TEXT SEGMENT:

Interview with Volker Bühren

He is not only one of the most renowned trauma surgeon worldwide, but also one of the OTC Foundation’s founding fathers. Last year, Volker Bühren wore his white coat for the very last time. We asked him what this felt like and talked to him about his involvement with the OTCF.

You retired a few months ago. How have you been filling your everyday life since?

Volker Bühren: During my professional life, the schedule was regularly overbooked. Now, it is just occupied, which still brings about a full employment in the end. Some of the professional activities, such as consultations and assessments, are being continued. Added to this were family responsibilities that have never been brought to me in the past. For instance, I look after my two granddaughters, who are in kindergarten age, two to three times a week. Last but not least, I can treat myself to a personal freedom for sports activities.

 

How hard has it been for you to take off the white coat for the last time, knowing you will never be back at the operating table?

Of course, there is a hint of melancholy when one no longer pursues a primary competence that has been practiced for decades, and accordingly can no longer derive any satisfaction therefrom. It is reasonable, however, that as a surgeon, sooner or later one has to stop operating. In this profession, you do not get better with age. The physically demanding work becomes harder and ultimately, after more than 40 years of surgery, you have already seen everything.

 

What are your plans for the coming years?

After a period of childhood and education, the period of professional practice followed. There is now a third phase of life which one has to shape and which may still include many good years. This is a good phase, above all because onerous dependencies and obligations have often been eliminated. A free space for interests and occupations can be formed according to one’s own taste.

 

What does the OTC Honorary Award, which you have been awarded in Amsterdam last year, mean to you?

Personally, I have a rather Hanseatic attitude that does not depend on medals and decorations. Nevertheless, the OTC Honorary Award means a lot to me because it represents the recognition for many years of scientific work and volunteer endeavors for the concerns of traumatology.

 

How long have you been a member of OTC or AIOD Germany?

I have been a member of AIOD Germany for more than 25 years and I am a founding member of the OTC Foundation, which means I am a part of it since 2007.

 

In which form(s) are you involved in the OTC Foundation?

From the very beginning and continuously I have been involved in the governing bodies of the OTC Foundation. Currently, I am a member of the Board of Trustees. In AIOD Germany, I was president and am nowadays still part of education courses, where I act as a speaker. At the moment, I am spokesman for the Senate of AIOD Germany, which is made up of former presidents and award winners.

 

What do you see as the greatest benefits of the OTC Foundation?

The greatest benefit is the common platform for trauma surgeons from all over the world. In addition to the professional exchange, the highest values an international community like the OTC Foundation can offer are the deep communication, the possibility of getting to know one another personally and the resulting friendships.

 

In your opinion, what will be the biggest changes in osteosynthesis research and education over the next few years?

The major challenges are the fracture treating of old people with exorbitantly increasing numbers of cases worldwide and the quality of care to be guaranteed anyway or for that very reason. Digitization will also occupy and modify work in the operating room, with an accurate documentation of all surgical steps and outcomes. Today, the focus is placed on implants and instruments. This will most probably be replaced by an approach based on processes and results.

PROVIDED INFORMATION:
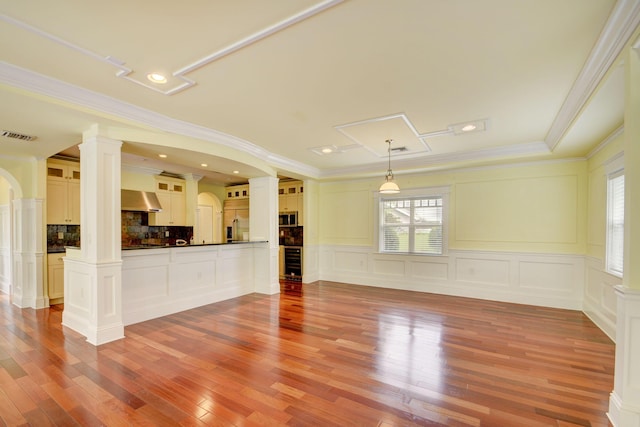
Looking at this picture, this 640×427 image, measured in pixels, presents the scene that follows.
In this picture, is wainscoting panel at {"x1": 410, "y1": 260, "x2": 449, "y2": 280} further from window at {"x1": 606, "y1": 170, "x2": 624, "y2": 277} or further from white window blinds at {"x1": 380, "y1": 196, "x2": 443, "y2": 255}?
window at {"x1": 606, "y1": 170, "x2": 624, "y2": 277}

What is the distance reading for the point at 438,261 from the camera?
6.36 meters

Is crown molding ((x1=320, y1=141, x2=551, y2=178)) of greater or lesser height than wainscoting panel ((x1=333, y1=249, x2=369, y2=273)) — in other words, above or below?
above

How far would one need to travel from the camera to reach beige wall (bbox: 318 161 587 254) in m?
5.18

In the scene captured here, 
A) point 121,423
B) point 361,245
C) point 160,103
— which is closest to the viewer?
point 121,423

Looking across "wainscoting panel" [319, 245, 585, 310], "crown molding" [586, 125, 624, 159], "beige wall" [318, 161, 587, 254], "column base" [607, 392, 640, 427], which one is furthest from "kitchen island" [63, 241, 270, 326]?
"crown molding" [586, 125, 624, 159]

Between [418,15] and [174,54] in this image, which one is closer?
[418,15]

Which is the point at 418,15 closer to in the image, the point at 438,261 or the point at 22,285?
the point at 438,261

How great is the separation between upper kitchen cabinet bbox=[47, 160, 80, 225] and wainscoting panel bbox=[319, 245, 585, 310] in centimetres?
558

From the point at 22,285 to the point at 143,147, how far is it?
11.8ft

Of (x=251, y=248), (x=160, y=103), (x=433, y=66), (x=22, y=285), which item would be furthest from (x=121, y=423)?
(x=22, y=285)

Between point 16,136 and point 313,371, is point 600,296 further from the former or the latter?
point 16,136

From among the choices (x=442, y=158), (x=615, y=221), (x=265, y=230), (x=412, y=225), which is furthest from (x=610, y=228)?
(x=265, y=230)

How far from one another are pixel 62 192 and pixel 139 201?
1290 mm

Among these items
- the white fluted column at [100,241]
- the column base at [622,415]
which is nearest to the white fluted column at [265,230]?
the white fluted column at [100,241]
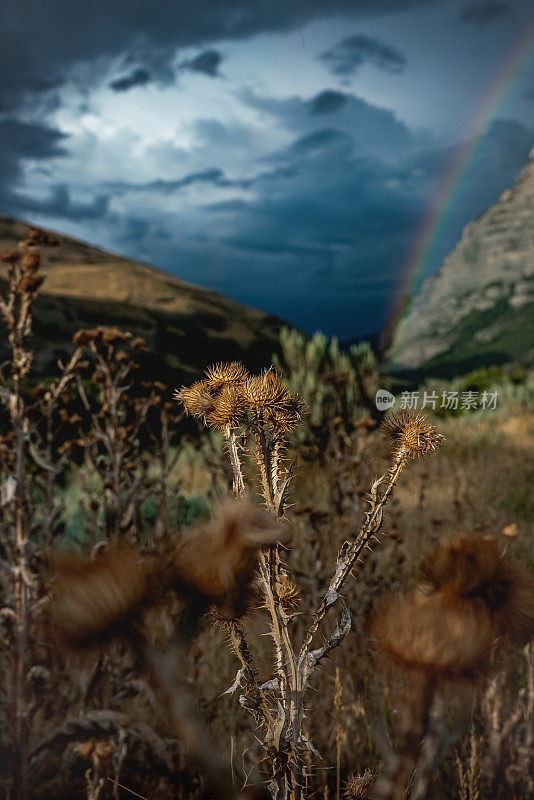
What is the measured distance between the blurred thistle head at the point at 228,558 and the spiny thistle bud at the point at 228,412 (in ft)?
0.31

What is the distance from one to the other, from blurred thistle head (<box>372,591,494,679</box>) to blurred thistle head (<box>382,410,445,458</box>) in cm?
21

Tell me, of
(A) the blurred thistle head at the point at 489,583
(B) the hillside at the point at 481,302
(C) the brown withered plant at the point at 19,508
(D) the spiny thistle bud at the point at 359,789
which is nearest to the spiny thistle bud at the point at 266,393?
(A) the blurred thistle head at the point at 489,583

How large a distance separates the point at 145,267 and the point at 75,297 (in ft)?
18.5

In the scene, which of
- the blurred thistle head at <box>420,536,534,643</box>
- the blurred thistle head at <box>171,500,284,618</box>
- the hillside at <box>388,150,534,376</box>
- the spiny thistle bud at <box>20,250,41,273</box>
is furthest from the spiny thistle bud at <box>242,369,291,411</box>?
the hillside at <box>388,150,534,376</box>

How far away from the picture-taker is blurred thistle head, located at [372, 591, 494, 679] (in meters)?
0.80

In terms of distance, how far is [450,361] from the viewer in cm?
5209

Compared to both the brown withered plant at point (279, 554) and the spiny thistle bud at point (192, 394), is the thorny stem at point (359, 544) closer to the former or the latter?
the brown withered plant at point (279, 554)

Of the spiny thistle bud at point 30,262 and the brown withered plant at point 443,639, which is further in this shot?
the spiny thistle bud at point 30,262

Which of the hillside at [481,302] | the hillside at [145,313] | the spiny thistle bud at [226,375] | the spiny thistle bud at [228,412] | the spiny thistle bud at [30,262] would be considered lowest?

QUESTIONS TO ANSWER:
1. Answer these questions using the Volker Bühren interview:
(a) How often each week does he look after his granddaughters?
(b) Since what year has he been part of the OTC Foundation?
(c) Which OTC Foundation body is he currently a member of?
2. Extract everything in the Volker Bühren interview from "Volker Bühren: During" down to "the operating table?", word for word.
The entries have nothing to do with the Volker Bühren interview.

ANSWERS FOR THE EXERCISE:
1.
(a) Two to three times a week.
(b) 2007.
(c) The Board of Trustees.

2.
Volker Bühren: During my professional life, the schedule was regularly overbooked. Now, it is just occupied, which still brings about a full employment in the end. Some of the professional activities, such as consultations and assessments, are being continued. Added to this were family responsibilities that have never been brought to me in the past. For instance, I look after my two granddaughters, who are in kindergarten age, two to three times a week. Last but not least, I can treat myself to a personal freedom for sports activities.

 

How hard has it been for you to take off the white coat for the last time, knowing you will never be back at the operating table?